_EXTRACT PROVIDED_:
We believe the orientation is one of the most valuable parts of the Alter Experiences stay. A guest who understands where they are will engage with it more meaningfully — and will be a better steward of it during their visit and long after they leave.

Managing Guest Expectations

Part of responsible recreation management is ensuring that guests arrive with accurate expectations. Glamping in a federally managed forest is not the same as staying in a hotel. There are fire restrictions, wildlife considerations, weather variability, and campground rules that guests must understand and accept before arriving.

We address this directly and proactively in our booking communications, pre-arrival emails, and orientation process. We do not oversell the experience as a consequence-free luxury escape. We frame it honestly: this is a spectacular place that requires responsible behavior to remain that way.

We have found that guests who arrive with accurate expectations consistently leave with higher satisfaction — because the experience matches what they were told to anticipate. Honest expectation management is good stewardship and good hospitality.

_RECORDED DATA_:
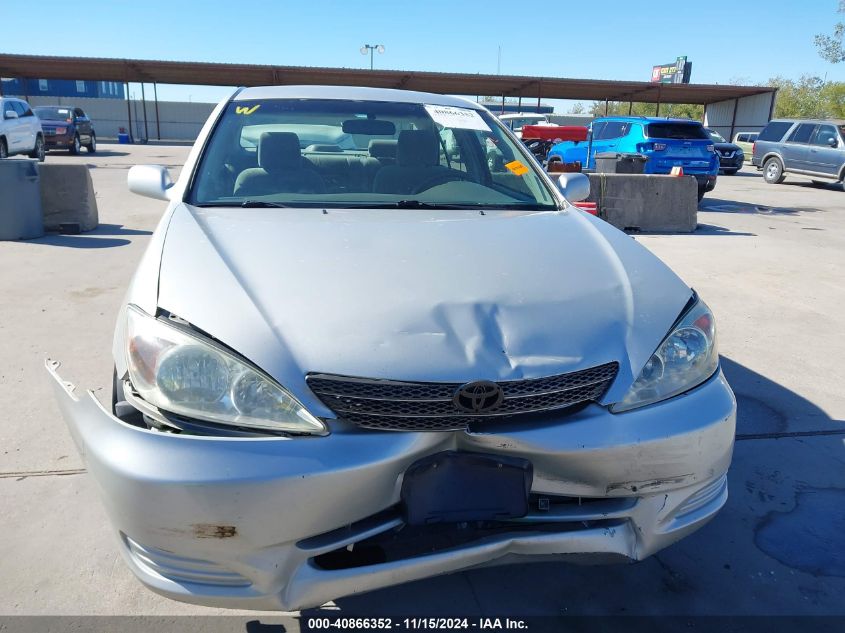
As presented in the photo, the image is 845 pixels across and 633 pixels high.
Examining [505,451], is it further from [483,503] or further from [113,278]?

_EXERCISE REQUIREMENTS_: List every consideration that the text on guest expectations says guests must understand and accept before arriving. The material has no connection to the text on guest expectations.

_FINAL ANSWER_:
- Fire restrictions
- Wildlife considerations
- Weather variability
- Campground rules